▸ **ТЕКСТ СТРАНИЦЫ**:

Мыслители, отказывавшиеся от поисков универсального закона истории, пытались рассмотреть жизнь человека в её внутренней конкретности, не подчиняя её схемам. Среди них особое место занимает Вильгельм Дильтей, чей метод понимания противопоставляется причинному объяснению. Для него история не предмет внешнего наблюдения, а поле переживания, наполненное голосами отдельных культурных миров. Он стремился ухватить не движение всей истории, а форму жизни — конкретную, локальную, ограниченную. Жизнь, по его мысли, не определяется внешними факторами, а течёт из недоступных глубин, не поддаётся расчёту, не стремится к заранее известной цели. Познание возможно лишь в её проявлениях — в поступке, в слове, в художественном образе.

Однако даже в попытке соединить интуитивную традицию немецкого идеализма с эмпиризмом английского позитивизма он сталкивался с тем, что знание о человеке неизбежно разрывается между логикой и пониманием, между объяснением и толкованием. Историческое мышление, пытаясь объединить эти подходы, сталкивается с непреодолимым — с тем, что прошлое никогда не возвращается в своей полноте, а настоящее всегда подменяет его своей точкой зрения. Попытка собрать воедино все фрагменты человеческого опыта, создать целостное мировоззрение, неизменно разбивается о непримиримое многообразие форм, о их несовпадение и изоляцию.

История остаётся свидетельством действия, но не даёт ответа о его смысле. Она — не линия, ведущая куда-либо, а череда пластов, в которых живут забытые желания, прерванные стремления, незавершённые смыслы. Каждый, кто обращается к истории, ищет в ней порядок, но находит только слои. И если в ней что-то и поддаётся пониманию, то лишь ограниченное и частное. Бессмысленность истории — не трагедия, а её условие. Лишь в признании этой бессмысленности становится возможным подлинное внимание к тому, что действительно есть: к жизни, к форме, к голосу, к тому, что существует без оправдания.

Погружаясь в размышления о сущности человеческого бытия, Вильгельм Дильтей обратил внимание на ту сферу познания, которую в отличие от наук о природе он называл науками о духе. Основанием для их выделения стало осознание того, что внутренний мир человека не может быть постигнут исключительно средствами экспериментального анализа, так как в его глубинах заключены смыслы, переживания и исторические наслоения, неподвластные строгим естественнонаучным методам. Эти науки — история, филология, психология, искусствознание — призваны не объяснять, а скорее понимать, погружаясь в индивидуальные и культурные формы человеческого выражения.

Дильтей видел в истории не набор фактов, но живую ткань духовного развития, пронизанную намерениями, убеждениями и опытом множества поколений. В противоположность объяснению, которое свойственно естественным наукам и стремится к выявлению причинно-следственных закономерностей, понимание, лежащее в основе наук о духе, основывается на способности вживаться в иные эпохи, мироощущения и мотивации. Эта способность, по его мнению, коренится в самой природе человеческого сознания, ведь переживания одного человека могут быть воссозданы другим, если он способен мысленно и эмоционально перенестись в соответствующие условия.

▸ **БЛОК ДАННЫХ**:
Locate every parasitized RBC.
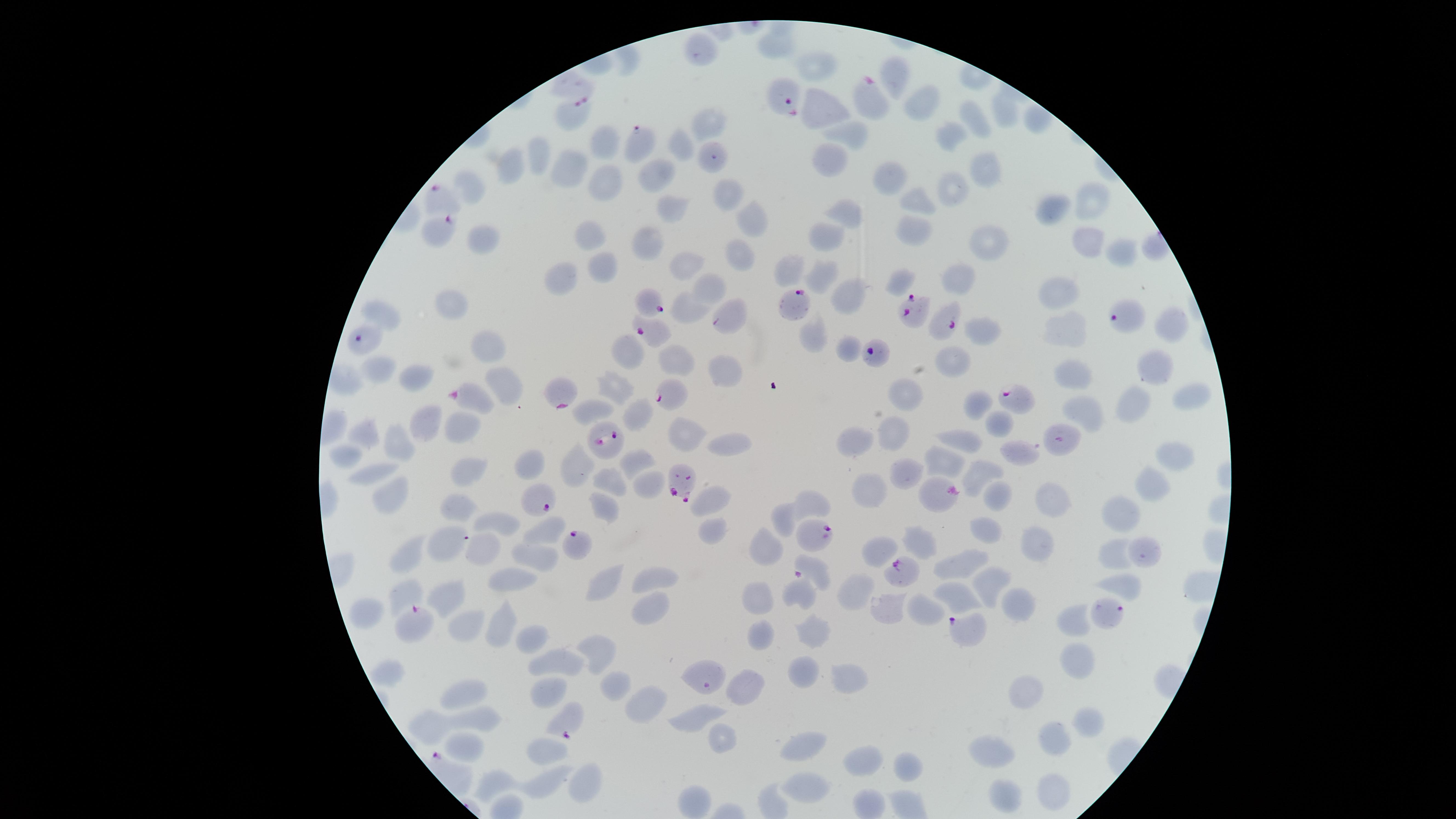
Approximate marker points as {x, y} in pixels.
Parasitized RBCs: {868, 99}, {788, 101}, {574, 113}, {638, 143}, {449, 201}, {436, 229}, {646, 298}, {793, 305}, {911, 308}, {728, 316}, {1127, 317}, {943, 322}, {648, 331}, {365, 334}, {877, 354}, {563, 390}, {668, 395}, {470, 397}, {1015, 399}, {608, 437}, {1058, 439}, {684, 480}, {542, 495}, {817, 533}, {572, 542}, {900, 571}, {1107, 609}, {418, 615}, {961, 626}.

▸ **ЗАДАНИЕ 1**:
Ответьте по тексту о Дильтее:
(a) Какой метод Дильтея противопоставляется причинному объяснению?
(b) Какие науки перечислены как науки о духе?
(c) Что каждый, кто обращается к истории, ищет в ней и что находит?
▸ **ЗАДАНИЕ 2**: Верните дословно фрагмент текста о Дильтее от «Мыслители, отказывавшиеся от» до «в художественном образе.».

▸ **ВЕРНЫЙ ОТВЕТ 1**:
(a) Метод понимания.
(b) История, филология, психология, искусствознание.
(c) Ищет порядок, но находит только слои.

▸ **ВЕРНЫЙ ОТВЕТ 2**:
Мыслители, отказывавшиеся от поисков универсального закона истории, пытались рассмотреть жизнь человека в её внутренней конкретности, не подчиняя её схемам. Среди них особое место занимает Вильгельм Дильтей, чей метод понимания противопоставляется причинному объяснению. Для него история не предмет внешнего наблюдения, а поле переживания, наполненное голосами отдельных культурных миров. Он стремился ухватить не движение всей истории, а форму жизни — конкретную, локальную, ограниченную. Жизнь, по его мысли, не определяется внешними факторами, а течёт из недоступных глубин, не поддаётся расчёту, не стремится к заранее известной цели. Познание возможно лишь в её проявлениях — в поступке, в слове, в художественном образе.